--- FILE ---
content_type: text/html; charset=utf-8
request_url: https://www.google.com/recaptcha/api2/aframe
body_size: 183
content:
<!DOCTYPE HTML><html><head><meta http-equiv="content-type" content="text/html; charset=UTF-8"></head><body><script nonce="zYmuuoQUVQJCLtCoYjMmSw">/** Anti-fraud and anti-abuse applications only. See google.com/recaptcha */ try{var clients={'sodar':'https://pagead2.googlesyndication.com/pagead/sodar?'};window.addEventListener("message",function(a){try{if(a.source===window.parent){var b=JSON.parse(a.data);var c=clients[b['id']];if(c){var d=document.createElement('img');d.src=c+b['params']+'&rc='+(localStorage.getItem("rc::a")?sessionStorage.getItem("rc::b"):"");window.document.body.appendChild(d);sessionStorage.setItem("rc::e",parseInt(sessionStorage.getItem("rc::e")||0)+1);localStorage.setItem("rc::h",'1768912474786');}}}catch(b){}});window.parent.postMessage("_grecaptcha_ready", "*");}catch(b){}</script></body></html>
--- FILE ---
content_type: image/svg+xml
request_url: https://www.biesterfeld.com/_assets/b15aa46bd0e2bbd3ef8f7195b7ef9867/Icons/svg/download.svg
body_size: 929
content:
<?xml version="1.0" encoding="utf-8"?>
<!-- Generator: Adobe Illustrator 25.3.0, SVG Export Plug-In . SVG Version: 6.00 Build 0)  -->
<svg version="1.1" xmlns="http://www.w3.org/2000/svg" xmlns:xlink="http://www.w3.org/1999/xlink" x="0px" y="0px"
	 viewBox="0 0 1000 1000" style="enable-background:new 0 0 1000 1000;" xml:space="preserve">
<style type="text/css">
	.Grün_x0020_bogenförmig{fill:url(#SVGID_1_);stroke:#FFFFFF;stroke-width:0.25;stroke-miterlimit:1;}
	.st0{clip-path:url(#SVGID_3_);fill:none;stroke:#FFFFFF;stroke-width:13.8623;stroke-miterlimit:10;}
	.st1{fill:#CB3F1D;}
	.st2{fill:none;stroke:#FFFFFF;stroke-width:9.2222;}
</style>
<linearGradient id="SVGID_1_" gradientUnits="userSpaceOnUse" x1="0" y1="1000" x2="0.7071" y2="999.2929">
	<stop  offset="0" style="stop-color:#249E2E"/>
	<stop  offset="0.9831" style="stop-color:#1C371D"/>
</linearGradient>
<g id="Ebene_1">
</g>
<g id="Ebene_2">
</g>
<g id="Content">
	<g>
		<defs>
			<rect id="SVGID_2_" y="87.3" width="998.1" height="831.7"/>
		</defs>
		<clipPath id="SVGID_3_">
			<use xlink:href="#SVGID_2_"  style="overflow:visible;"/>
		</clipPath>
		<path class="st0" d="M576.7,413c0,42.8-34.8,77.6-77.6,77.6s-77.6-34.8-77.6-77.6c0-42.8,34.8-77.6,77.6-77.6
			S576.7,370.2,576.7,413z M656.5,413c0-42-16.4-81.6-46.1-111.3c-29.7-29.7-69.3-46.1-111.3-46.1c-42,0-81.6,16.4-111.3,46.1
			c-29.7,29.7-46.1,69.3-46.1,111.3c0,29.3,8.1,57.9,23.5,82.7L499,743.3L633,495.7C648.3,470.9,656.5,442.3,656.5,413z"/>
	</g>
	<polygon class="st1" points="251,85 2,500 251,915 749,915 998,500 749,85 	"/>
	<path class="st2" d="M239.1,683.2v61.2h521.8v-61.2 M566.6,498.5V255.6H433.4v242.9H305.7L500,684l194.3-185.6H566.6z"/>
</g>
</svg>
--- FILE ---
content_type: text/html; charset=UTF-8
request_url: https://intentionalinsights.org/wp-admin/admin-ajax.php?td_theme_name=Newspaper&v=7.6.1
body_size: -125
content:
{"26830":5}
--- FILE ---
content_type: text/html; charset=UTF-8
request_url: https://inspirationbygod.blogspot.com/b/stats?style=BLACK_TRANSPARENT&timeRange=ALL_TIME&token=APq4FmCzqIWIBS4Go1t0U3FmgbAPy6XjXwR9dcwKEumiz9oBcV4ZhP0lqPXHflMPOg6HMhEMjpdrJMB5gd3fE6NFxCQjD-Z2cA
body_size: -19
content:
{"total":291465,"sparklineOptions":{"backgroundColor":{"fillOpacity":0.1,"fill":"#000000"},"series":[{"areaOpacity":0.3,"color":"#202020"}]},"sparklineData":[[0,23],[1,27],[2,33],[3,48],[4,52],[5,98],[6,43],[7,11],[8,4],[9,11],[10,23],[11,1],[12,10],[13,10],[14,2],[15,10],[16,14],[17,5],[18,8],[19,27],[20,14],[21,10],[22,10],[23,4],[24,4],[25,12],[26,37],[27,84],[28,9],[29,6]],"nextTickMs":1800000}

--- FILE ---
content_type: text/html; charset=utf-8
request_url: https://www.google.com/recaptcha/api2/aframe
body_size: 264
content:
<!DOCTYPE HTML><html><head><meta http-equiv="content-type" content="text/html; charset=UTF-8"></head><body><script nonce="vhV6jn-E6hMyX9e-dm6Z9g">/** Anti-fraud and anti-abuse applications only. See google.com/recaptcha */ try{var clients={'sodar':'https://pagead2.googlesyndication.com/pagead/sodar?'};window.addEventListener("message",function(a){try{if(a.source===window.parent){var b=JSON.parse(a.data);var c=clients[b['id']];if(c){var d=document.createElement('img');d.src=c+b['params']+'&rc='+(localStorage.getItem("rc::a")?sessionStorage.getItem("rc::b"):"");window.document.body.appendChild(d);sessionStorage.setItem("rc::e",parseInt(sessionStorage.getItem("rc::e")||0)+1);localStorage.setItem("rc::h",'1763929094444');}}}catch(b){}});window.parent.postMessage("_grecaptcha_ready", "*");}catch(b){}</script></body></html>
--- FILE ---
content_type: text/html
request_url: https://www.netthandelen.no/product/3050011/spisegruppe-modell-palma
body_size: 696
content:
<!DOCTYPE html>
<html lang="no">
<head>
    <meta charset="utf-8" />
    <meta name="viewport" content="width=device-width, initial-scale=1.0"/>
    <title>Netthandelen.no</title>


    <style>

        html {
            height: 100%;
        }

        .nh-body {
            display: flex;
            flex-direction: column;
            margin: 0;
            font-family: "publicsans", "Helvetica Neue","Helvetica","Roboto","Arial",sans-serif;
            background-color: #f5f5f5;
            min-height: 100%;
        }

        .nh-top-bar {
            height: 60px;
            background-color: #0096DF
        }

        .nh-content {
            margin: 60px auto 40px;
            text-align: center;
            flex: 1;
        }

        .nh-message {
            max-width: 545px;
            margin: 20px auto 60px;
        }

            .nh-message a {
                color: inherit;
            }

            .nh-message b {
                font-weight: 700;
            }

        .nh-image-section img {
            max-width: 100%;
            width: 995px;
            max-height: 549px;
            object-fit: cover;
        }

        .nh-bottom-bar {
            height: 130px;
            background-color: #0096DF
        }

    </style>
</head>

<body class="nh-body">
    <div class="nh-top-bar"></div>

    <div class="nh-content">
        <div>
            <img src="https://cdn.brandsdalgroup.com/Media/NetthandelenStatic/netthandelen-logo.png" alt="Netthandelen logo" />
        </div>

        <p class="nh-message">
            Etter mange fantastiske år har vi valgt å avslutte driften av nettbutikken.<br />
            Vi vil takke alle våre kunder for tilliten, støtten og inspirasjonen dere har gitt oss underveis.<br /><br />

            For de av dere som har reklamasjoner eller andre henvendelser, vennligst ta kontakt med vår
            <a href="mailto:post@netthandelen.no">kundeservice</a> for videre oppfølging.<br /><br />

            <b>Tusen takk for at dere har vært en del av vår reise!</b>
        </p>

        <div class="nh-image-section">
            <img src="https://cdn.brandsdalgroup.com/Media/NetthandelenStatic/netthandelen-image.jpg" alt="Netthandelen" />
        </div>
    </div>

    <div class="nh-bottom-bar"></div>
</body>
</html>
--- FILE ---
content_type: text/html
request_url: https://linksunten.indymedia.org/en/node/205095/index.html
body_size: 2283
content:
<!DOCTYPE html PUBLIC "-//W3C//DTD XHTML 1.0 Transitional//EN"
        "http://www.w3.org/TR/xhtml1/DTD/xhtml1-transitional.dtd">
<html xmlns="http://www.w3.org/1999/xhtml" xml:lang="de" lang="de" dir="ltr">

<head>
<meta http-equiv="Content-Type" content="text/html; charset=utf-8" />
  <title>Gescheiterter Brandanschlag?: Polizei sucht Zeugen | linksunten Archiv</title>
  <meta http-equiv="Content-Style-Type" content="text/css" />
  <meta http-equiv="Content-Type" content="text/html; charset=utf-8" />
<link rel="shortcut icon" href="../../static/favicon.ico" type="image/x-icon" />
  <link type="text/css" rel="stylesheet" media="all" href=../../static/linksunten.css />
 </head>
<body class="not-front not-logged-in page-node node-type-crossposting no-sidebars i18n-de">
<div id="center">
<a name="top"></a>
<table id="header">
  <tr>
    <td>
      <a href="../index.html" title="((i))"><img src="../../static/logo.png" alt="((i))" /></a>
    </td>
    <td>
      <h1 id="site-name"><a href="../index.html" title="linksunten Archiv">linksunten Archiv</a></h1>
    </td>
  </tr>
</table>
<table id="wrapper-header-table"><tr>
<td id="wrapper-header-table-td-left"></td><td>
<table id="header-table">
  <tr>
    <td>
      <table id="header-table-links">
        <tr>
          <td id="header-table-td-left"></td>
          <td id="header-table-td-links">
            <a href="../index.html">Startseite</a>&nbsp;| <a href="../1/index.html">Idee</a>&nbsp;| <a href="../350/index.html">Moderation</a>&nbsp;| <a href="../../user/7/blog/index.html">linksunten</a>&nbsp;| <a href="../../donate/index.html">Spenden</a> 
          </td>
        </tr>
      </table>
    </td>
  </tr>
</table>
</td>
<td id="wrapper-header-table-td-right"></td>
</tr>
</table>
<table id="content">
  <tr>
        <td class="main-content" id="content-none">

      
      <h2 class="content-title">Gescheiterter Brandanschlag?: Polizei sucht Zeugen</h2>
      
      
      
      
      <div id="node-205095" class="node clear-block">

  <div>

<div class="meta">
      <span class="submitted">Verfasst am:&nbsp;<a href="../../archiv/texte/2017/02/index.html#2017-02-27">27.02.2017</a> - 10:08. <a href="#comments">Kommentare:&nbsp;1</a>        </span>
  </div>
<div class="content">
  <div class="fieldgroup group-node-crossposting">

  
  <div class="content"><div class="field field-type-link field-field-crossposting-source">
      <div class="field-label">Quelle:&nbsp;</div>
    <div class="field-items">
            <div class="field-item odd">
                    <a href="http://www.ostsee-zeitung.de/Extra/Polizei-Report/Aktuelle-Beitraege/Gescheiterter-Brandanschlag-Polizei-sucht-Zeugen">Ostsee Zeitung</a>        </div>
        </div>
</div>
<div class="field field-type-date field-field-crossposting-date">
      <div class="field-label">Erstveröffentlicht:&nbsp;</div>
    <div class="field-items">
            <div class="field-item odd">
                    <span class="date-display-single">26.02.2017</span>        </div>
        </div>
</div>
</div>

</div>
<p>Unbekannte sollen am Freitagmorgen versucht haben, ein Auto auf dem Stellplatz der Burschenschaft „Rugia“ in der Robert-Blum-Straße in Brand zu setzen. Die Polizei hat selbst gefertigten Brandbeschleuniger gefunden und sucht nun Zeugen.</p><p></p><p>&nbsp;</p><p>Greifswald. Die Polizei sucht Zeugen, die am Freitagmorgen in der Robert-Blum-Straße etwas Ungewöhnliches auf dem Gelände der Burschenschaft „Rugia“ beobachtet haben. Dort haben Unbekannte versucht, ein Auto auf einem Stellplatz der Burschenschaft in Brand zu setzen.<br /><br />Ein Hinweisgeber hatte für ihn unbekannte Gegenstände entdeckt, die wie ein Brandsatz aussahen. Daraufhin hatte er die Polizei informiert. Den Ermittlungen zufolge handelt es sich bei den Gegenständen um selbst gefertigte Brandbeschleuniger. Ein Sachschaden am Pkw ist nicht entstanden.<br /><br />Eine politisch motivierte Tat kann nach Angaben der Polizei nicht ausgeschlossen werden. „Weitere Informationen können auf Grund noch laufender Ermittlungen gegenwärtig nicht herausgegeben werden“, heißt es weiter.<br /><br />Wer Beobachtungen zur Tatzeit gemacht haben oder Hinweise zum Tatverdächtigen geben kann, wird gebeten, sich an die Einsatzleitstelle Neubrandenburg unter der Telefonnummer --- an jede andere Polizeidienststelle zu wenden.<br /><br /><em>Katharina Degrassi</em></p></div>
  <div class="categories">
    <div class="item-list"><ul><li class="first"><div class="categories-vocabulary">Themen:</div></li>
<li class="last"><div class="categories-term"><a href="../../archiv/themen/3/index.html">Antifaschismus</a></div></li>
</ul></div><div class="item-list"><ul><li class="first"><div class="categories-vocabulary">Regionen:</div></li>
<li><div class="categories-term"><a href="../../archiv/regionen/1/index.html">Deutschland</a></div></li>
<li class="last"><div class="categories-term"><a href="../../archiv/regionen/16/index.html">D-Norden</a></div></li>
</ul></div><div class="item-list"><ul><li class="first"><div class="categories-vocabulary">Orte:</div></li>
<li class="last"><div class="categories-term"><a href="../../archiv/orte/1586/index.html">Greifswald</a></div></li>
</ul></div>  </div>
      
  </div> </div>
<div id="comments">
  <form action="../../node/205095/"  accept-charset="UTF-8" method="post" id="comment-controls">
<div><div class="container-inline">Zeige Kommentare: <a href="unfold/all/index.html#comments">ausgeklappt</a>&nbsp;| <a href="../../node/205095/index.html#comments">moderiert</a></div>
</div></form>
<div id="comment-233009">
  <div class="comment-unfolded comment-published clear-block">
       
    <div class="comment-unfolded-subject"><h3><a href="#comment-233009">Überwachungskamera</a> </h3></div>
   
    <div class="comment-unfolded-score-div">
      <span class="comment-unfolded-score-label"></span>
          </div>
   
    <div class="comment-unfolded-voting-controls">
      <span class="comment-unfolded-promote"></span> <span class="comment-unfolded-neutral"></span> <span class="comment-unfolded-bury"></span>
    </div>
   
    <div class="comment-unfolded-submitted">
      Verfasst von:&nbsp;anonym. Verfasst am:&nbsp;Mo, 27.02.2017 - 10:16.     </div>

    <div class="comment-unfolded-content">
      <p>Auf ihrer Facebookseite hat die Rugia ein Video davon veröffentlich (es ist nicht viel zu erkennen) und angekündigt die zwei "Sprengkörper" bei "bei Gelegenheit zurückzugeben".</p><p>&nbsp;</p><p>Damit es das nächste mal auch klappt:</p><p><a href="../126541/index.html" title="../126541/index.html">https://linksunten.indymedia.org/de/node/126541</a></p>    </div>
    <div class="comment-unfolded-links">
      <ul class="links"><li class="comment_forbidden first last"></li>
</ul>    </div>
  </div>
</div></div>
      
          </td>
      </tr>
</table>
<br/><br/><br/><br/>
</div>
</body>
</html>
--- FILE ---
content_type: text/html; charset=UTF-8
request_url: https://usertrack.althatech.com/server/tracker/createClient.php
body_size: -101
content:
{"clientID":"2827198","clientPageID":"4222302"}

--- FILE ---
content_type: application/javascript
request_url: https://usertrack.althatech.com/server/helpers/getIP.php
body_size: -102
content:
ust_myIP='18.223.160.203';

#####

#### [Description of the task]
All lines from the one containing "content_type: application/javascript" to the end of the records, both ends included, should be printed exactly and on their own.

#### [Solution]
content_type: application/javascript
request_url: https://usertrack.althatech.com/server/helpers/getIP.php
body_size: -102
content:
ust_myIP='18.223.160.203';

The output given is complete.